__Excerpted text__:
________
- Official portrait

Judge of the Allahabad High Court
- In office 12 Desember 2019 – 15 April 2026

Personal details
- Born: 16 April 1964 (age 62)
- Occupation: Judge
- Profession: Law

= Shekhar Kumar Yadav =

Judge at the Allahabad High Court

Shekhar Kumar Yadav (born 16 April 1964) is an Indian judge serving in the Allahabad High Court since 12 December 2019. His position as judge has been in the spotlight following reportedly Islamophobic comments he made in December 2024 at an event of the right-wing Vishwa Hindu Parishad. Calls for his removal include an impeachment motion initiated against him in Parliament seeking his removal as judge on grounds of promoting majoritarianism and hate speech.

== Contentious comments ==
Yadav is known for his public support for Hindu nationalism, which was seen as a sharp departure from the standard norms of the Judiciary of India. He has publicly supported ban on cow slaughter in India & implementation of a Uniform Civil Code. Some of his famous comments are —

Scientists believe the cow is the only animal that inhales and exhales oxygen. This [cow's milk] gives special energy to sunrays, which ultimately causes rain. Panchgavya which is made of cow milk, curd, ghee, urine and cow dung helps in treatment of several incurable diseases.
________
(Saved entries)
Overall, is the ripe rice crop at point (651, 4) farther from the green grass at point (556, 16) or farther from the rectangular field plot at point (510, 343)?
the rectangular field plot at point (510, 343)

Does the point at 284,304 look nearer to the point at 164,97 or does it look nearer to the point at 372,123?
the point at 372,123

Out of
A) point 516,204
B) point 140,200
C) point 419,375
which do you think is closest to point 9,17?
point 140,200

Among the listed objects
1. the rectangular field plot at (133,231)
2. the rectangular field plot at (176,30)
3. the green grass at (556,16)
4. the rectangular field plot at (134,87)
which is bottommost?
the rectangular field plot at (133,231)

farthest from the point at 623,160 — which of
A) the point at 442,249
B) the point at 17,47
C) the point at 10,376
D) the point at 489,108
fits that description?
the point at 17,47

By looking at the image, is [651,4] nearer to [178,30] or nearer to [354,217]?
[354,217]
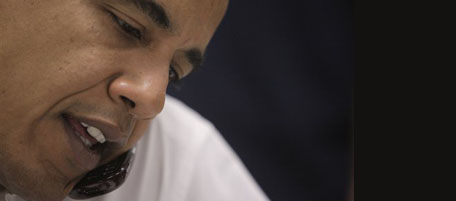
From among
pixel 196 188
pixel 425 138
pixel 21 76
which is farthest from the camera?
pixel 196 188

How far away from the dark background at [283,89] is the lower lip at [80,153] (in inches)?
50.0


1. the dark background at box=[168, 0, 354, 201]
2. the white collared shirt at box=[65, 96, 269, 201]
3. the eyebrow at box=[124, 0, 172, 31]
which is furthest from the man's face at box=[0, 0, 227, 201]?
the dark background at box=[168, 0, 354, 201]

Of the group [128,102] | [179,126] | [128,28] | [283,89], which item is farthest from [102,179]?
[283,89]

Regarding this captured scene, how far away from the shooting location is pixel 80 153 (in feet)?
3.49

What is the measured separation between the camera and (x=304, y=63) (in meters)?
2.46

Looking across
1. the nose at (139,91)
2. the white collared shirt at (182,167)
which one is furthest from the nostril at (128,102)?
the white collared shirt at (182,167)

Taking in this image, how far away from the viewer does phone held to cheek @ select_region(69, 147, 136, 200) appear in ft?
3.91

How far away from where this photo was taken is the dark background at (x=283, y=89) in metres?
2.42

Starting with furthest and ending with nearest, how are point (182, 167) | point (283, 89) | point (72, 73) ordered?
point (283, 89)
point (182, 167)
point (72, 73)

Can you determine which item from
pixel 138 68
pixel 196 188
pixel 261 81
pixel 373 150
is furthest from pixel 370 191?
pixel 261 81

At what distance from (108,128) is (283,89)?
4.94 feet

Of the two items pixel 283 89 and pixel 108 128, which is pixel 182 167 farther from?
pixel 283 89

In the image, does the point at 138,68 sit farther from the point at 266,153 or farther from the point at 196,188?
the point at 266,153

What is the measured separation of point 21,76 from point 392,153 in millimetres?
685
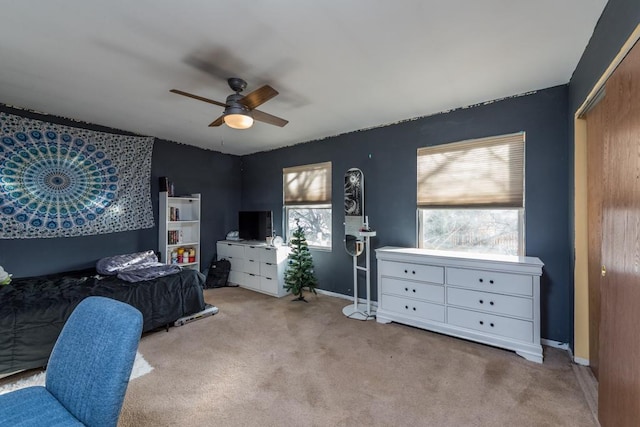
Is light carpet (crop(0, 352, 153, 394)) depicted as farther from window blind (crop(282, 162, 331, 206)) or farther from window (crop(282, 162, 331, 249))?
window blind (crop(282, 162, 331, 206))

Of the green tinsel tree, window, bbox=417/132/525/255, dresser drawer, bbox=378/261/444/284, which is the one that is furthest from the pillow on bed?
window, bbox=417/132/525/255

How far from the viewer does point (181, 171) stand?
4625 mm

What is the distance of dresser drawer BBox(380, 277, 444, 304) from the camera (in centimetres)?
289

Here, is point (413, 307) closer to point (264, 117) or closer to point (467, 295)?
point (467, 295)

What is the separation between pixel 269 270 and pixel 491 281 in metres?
2.90

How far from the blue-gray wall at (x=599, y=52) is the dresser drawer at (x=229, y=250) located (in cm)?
418

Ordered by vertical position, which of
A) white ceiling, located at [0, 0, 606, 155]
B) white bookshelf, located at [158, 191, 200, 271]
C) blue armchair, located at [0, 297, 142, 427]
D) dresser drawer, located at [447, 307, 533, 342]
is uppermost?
white ceiling, located at [0, 0, 606, 155]

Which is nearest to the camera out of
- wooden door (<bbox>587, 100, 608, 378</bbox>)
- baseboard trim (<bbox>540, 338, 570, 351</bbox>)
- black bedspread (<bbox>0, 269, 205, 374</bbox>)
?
wooden door (<bbox>587, 100, 608, 378</bbox>)

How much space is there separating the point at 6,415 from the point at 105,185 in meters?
3.24

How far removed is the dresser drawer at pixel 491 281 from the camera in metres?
2.46

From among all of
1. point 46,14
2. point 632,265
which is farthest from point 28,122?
point 632,265

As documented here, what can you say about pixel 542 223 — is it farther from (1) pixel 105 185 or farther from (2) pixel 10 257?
(2) pixel 10 257

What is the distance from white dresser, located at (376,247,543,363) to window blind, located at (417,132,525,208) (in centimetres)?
62

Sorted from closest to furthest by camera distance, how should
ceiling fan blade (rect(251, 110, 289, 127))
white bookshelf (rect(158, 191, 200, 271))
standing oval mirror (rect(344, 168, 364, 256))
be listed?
ceiling fan blade (rect(251, 110, 289, 127)) → standing oval mirror (rect(344, 168, 364, 256)) → white bookshelf (rect(158, 191, 200, 271))
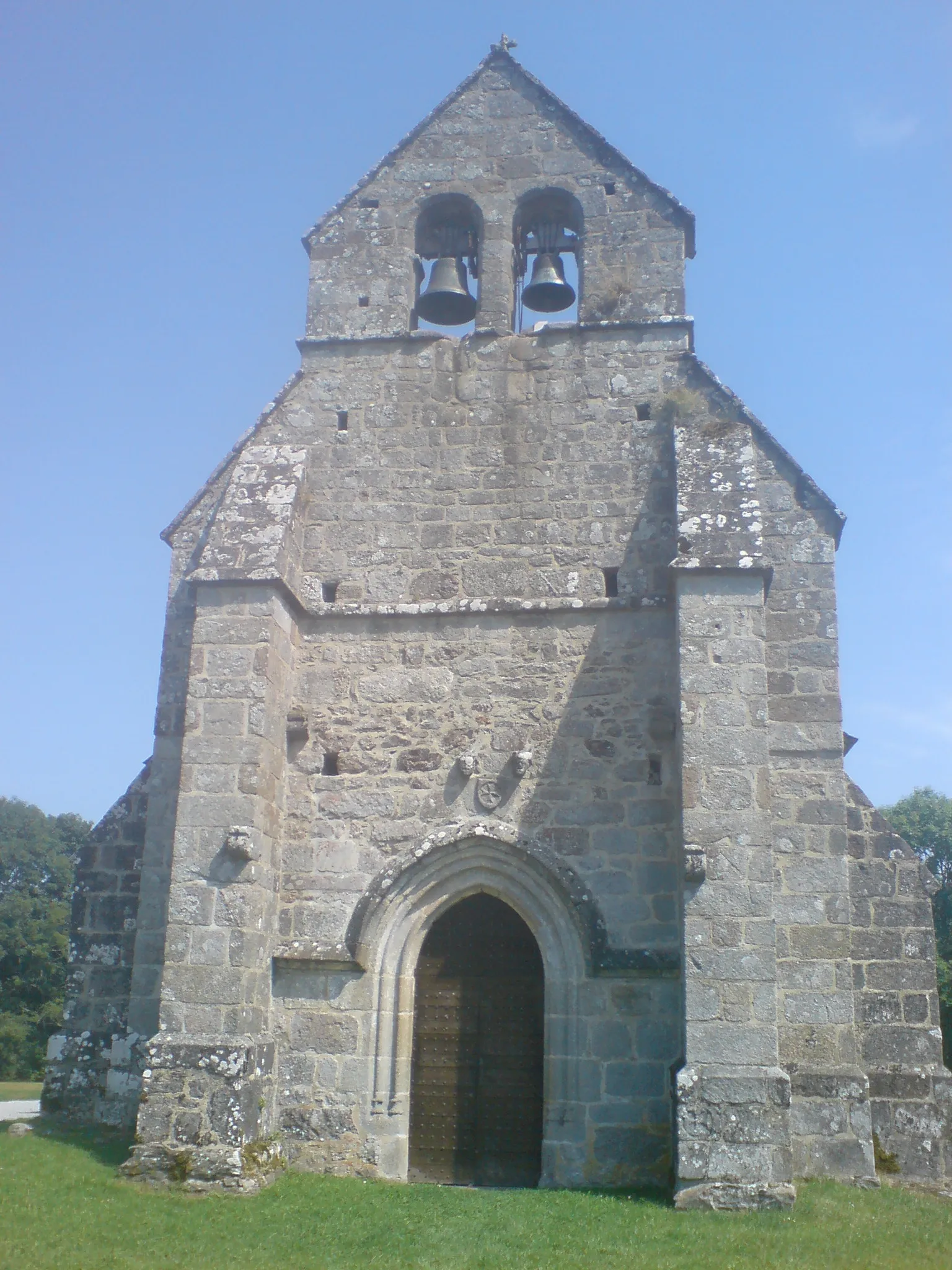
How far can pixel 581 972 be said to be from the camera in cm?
903

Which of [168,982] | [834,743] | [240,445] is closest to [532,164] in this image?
[240,445]

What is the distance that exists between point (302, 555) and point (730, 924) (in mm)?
4863

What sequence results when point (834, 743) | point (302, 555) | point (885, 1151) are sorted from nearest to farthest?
point (885, 1151)
point (834, 743)
point (302, 555)

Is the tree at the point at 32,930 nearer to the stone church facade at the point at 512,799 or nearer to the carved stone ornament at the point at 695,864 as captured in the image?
the stone church facade at the point at 512,799

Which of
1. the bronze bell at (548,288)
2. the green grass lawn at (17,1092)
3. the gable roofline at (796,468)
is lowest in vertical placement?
the green grass lawn at (17,1092)

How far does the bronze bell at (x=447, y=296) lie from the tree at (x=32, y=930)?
A: 24475 mm

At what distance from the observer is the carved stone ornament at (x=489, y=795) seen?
9.49 meters

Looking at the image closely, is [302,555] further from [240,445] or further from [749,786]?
[749,786]

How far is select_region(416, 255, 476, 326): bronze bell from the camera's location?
11.4 m

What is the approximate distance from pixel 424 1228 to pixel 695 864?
2.98 m

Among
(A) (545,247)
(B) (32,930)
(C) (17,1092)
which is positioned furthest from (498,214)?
(B) (32,930)

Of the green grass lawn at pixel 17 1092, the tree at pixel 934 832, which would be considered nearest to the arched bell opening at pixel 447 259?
the green grass lawn at pixel 17 1092

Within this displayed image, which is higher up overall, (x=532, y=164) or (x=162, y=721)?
(x=532, y=164)

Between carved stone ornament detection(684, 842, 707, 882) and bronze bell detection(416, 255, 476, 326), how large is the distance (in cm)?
584
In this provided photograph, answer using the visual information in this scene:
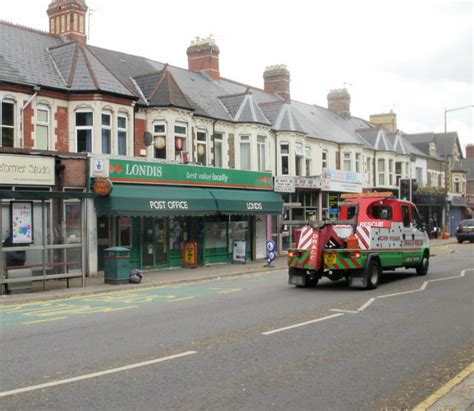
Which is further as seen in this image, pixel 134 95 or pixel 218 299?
pixel 134 95

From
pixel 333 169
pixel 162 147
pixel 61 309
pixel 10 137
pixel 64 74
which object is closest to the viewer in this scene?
pixel 61 309

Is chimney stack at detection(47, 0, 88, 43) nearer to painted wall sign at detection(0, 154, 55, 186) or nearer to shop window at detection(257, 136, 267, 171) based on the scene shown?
painted wall sign at detection(0, 154, 55, 186)

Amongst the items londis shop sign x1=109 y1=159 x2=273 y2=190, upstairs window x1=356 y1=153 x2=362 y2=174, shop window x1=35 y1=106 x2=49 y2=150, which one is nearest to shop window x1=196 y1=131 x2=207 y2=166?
londis shop sign x1=109 y1=159 x2=273 y2=190

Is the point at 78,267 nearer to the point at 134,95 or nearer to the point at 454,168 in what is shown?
the point at 134,95

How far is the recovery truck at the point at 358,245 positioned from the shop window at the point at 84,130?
33.3 feet

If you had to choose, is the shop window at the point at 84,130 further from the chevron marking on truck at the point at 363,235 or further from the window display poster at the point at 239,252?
the chevron marking on truck at the point at 363,235

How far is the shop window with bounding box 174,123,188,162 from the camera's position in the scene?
24622 millimetres

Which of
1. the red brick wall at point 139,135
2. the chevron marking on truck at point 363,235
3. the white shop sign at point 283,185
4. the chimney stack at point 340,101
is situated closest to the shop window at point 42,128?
the red brick wall at point 139,135

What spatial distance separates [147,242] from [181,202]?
220cm

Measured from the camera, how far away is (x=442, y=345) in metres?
8.68

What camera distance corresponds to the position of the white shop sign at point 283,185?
2925 centimetres

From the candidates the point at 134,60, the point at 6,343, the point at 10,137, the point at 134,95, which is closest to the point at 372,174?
the point at 134,60

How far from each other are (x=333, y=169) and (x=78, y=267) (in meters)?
21.9

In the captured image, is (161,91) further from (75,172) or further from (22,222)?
(22,222)
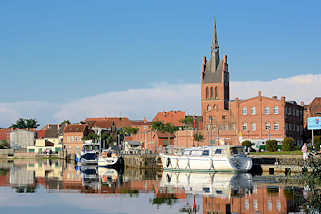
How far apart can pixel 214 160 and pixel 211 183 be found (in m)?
11.7

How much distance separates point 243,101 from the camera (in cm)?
9225

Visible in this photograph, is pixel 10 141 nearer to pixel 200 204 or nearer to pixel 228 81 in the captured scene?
pixel 228 81

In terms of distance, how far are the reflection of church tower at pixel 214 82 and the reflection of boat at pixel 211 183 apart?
195 feet

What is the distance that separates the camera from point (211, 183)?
170ft

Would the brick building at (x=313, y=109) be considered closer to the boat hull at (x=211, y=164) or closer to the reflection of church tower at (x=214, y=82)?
the reflection of church tower at (x=214, y=82)

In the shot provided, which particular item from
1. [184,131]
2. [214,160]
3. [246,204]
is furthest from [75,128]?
[246,204]

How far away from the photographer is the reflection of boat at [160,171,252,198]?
44375mm

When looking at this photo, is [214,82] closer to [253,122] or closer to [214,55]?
[214,55]

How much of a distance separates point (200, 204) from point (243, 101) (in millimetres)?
56822

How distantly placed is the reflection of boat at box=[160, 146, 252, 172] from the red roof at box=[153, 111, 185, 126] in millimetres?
80054

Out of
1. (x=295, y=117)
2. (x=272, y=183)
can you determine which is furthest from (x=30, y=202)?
(x=295, y=117)

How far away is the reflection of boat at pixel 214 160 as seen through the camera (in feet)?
204

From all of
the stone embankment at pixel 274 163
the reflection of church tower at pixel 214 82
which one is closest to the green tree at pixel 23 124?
the reflection of church tower at pixel 214 82

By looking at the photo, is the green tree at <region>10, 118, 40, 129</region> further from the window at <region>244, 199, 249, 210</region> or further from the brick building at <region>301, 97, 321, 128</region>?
the window at <region>244, 199, 249, 210</region>
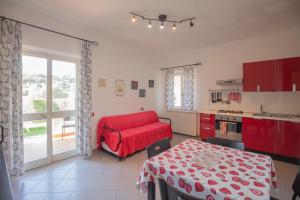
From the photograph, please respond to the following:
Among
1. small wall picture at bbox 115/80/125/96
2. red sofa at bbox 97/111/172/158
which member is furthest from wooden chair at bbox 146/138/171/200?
small wall picture at bbox 115/80/125/96

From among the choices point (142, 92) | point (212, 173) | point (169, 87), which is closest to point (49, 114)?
point (142, 92)

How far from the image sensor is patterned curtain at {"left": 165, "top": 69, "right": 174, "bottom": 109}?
518 centimetres

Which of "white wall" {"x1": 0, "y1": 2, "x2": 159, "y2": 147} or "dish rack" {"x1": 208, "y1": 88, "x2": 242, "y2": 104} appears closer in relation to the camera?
"white wall" {"x1": 0, "y1": 2, "x2": 159, "y2": 147}

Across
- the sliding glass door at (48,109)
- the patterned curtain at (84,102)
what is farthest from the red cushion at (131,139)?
the sliding glass door at (48,109)

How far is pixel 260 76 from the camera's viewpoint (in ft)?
11.0

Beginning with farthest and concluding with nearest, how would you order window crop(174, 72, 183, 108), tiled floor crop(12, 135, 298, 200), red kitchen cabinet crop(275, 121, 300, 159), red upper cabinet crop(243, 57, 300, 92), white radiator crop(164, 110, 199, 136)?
window crop(174, 72, 183, 108), white radiator crop(164, 110, 199, 136), red upper cabinet crop(243, 57, 300, 92), red kitchen cabinet crop(275, 121, 300, 159), tiled floor crop(12, 135, 298, 200)

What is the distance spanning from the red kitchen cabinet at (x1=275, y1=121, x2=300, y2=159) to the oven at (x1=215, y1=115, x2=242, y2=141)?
0.68 metres

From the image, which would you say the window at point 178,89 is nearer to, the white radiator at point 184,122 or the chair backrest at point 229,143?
the white radiator at point 184,122

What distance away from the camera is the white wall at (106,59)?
104 inches

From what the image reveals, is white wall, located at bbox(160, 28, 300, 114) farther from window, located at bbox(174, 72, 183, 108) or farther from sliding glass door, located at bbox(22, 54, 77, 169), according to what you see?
sliding glass door, located at bbox(22, 54, 77, 169)

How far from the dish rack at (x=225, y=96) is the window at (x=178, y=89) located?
3.12 feet

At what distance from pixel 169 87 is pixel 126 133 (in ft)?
7.97

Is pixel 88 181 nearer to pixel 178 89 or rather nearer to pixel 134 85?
pixel 134 85

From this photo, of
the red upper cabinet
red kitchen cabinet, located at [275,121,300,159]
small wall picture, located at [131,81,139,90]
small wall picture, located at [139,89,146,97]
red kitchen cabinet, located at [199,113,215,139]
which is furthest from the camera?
________
__Work instructions__: Rewrite the stretch from "Shekhar Kumar Yadav (born" through "and hate speech." in the text on Shekhar Kumar Yadav, substituting "public eye" for "spotlight".

__Answer to this task__:
Shekhar Kumar Yadav (born 16 April 1964) is an Indian judge serving in the Allahabad High Court since 12 December 2019. His position as judge has been in the public eye following reportedly Islamophobic comments he made in December 2024 at an event of the right-wing Vishwa Hindu Parishad. Calls for his removal include an impeachment motion initiated against him in Parliament seeking his removal as judge on grounds of promoting majoritarianism and hate speech.